RECORDS SHOWN
* * *

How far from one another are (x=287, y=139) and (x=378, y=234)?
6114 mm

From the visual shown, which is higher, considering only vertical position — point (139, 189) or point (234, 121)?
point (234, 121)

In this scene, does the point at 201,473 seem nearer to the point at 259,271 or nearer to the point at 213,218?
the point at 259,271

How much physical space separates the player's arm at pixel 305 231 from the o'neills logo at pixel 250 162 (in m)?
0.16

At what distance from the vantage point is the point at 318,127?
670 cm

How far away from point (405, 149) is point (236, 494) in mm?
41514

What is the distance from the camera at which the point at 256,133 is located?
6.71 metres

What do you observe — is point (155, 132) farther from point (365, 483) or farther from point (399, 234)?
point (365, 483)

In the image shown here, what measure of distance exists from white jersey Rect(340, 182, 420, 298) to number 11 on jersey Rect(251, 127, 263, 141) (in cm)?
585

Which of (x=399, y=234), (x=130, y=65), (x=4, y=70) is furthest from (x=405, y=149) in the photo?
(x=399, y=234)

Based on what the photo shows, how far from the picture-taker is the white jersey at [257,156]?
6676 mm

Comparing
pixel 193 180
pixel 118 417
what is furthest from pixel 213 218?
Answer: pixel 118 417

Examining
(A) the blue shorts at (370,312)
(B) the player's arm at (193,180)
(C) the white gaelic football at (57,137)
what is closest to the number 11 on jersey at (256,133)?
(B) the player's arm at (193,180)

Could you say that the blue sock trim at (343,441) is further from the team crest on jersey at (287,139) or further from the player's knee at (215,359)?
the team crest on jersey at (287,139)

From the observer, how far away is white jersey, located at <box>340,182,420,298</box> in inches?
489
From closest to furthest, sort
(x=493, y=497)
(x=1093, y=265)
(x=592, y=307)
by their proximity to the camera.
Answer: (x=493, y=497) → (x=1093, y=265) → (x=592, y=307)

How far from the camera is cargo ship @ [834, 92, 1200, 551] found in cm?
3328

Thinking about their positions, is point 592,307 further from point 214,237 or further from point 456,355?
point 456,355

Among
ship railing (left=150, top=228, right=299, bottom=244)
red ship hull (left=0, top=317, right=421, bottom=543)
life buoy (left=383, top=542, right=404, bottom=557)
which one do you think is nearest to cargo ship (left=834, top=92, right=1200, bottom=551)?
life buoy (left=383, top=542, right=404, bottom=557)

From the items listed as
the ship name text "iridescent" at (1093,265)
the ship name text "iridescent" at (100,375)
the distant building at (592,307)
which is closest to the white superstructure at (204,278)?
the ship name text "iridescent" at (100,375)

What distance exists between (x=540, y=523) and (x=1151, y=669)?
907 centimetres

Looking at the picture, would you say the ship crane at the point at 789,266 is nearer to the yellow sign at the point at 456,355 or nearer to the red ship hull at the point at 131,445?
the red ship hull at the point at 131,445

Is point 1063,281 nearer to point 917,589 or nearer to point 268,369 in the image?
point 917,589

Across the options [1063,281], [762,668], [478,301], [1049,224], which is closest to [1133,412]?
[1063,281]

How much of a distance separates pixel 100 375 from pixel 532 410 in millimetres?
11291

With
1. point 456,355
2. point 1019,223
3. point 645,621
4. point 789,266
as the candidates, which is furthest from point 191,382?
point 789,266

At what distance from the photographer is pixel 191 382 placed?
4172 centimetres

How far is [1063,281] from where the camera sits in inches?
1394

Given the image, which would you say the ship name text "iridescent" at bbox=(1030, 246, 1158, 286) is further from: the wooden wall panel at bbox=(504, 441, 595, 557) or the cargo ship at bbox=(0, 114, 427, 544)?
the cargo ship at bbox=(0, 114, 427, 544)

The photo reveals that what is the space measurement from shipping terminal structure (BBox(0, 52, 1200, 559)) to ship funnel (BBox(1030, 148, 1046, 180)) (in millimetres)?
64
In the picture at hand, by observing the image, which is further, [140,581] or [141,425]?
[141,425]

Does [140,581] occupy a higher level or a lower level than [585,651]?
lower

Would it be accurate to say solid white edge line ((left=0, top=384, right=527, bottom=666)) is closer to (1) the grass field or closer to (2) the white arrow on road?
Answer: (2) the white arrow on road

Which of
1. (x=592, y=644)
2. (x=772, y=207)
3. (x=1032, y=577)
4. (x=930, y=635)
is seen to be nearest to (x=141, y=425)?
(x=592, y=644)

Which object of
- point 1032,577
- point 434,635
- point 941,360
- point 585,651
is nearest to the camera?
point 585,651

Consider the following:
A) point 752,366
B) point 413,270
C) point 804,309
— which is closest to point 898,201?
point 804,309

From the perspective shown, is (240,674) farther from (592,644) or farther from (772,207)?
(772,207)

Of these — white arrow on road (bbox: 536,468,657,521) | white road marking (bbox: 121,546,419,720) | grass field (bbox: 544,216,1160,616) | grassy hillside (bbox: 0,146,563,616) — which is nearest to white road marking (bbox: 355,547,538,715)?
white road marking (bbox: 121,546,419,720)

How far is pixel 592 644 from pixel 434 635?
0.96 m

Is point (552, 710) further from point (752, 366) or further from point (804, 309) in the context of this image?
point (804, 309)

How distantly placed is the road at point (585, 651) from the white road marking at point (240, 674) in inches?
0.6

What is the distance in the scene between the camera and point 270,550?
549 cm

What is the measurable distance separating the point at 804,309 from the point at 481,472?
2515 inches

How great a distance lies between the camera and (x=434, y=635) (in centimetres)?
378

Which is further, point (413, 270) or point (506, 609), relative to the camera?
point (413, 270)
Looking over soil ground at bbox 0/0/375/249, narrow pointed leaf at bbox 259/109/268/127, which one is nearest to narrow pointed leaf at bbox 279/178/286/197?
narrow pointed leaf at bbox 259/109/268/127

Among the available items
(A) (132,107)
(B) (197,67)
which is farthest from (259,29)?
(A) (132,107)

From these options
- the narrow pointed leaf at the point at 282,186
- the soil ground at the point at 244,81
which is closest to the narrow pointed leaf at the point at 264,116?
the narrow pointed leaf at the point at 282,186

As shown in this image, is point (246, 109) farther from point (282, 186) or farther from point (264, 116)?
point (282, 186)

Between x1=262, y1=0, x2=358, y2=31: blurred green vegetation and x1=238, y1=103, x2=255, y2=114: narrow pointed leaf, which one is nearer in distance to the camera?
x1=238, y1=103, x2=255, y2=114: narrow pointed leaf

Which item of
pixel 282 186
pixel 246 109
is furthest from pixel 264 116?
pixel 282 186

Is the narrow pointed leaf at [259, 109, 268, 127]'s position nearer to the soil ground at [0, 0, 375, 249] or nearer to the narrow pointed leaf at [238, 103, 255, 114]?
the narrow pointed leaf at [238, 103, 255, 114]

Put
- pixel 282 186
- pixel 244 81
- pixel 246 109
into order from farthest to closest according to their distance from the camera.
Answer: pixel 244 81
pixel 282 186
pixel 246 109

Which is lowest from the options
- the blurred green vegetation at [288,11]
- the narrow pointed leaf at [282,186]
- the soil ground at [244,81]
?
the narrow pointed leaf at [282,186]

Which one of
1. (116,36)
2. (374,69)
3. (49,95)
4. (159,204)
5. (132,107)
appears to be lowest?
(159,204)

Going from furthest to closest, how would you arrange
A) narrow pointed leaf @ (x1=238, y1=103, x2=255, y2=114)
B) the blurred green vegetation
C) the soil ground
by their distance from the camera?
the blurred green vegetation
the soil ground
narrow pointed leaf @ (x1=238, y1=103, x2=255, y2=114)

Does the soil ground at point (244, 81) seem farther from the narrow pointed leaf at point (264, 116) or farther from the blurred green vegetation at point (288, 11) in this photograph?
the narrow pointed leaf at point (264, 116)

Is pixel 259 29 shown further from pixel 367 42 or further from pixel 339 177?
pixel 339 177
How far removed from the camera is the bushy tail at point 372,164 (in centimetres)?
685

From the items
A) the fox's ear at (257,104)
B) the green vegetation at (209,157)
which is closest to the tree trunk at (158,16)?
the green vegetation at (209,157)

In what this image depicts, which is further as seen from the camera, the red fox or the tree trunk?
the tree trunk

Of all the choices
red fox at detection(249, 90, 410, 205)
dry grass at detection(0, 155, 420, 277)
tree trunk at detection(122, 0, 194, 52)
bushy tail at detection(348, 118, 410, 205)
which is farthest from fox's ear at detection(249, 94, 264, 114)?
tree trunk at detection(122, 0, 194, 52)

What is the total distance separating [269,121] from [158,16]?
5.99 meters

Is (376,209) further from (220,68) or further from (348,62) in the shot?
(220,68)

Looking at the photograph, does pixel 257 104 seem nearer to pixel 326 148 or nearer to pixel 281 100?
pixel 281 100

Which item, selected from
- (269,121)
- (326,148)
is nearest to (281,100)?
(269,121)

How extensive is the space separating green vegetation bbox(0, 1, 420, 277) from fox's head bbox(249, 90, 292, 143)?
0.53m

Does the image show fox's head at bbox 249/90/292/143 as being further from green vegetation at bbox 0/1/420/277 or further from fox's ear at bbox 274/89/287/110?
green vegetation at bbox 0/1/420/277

* * *

EXERCISE REQUIREMENTS
Copy out the lines word for word, beginning with the first line of the records and ending after the line that contains "Answer: pixel 118 417".

RESULT BELOW
How far from one another are (x=287, y=139) and (x=378, y=234)?
6114 mm

From the visual shown, which is higher, considering only vertical position — point (139, 189) or point (234, 121)?
point (234, 121)

In this scene, does the point at 201,473 seem nearer to the point at 259,271 or nearer to the point at 213,218?
the point at 259,271

How much physical space separates the player's arm at pixel 305 231 from the o'neills logo at pixel 250 162 (in m)?
0.16

At what distance from the vantage point is the point at 318,127?
670 cm

How far away from point (405, 149) is point (236, 494) in mm?
41514

What is the distance from the camera at which the point at 256,133 is located?
6.71 metres

What do you observe — is point (155, 132) farther from point (365, 483) or farther from point (399, 234)?
point (365, 483)

In the image shown here, what measure of distance exists from white jersey Rect(340, 182, 420, 298) to number 11 on jersey Rect(251, 127, 263, 141) (in cm)?
585

Which of (x=399, y=234), (x=130, y=65), (x=4, y=70) is furthest from (x=405, y=149) in the photo?
(x=399, y=234)

Based on what the photo shows, how far from the picture-taker is the white jersey at [257,156]?
6676 mm

Comparing
pixel 193 180
pixel 118 417
what is furthest from pixel 213 218?
Answer: pixel 118 417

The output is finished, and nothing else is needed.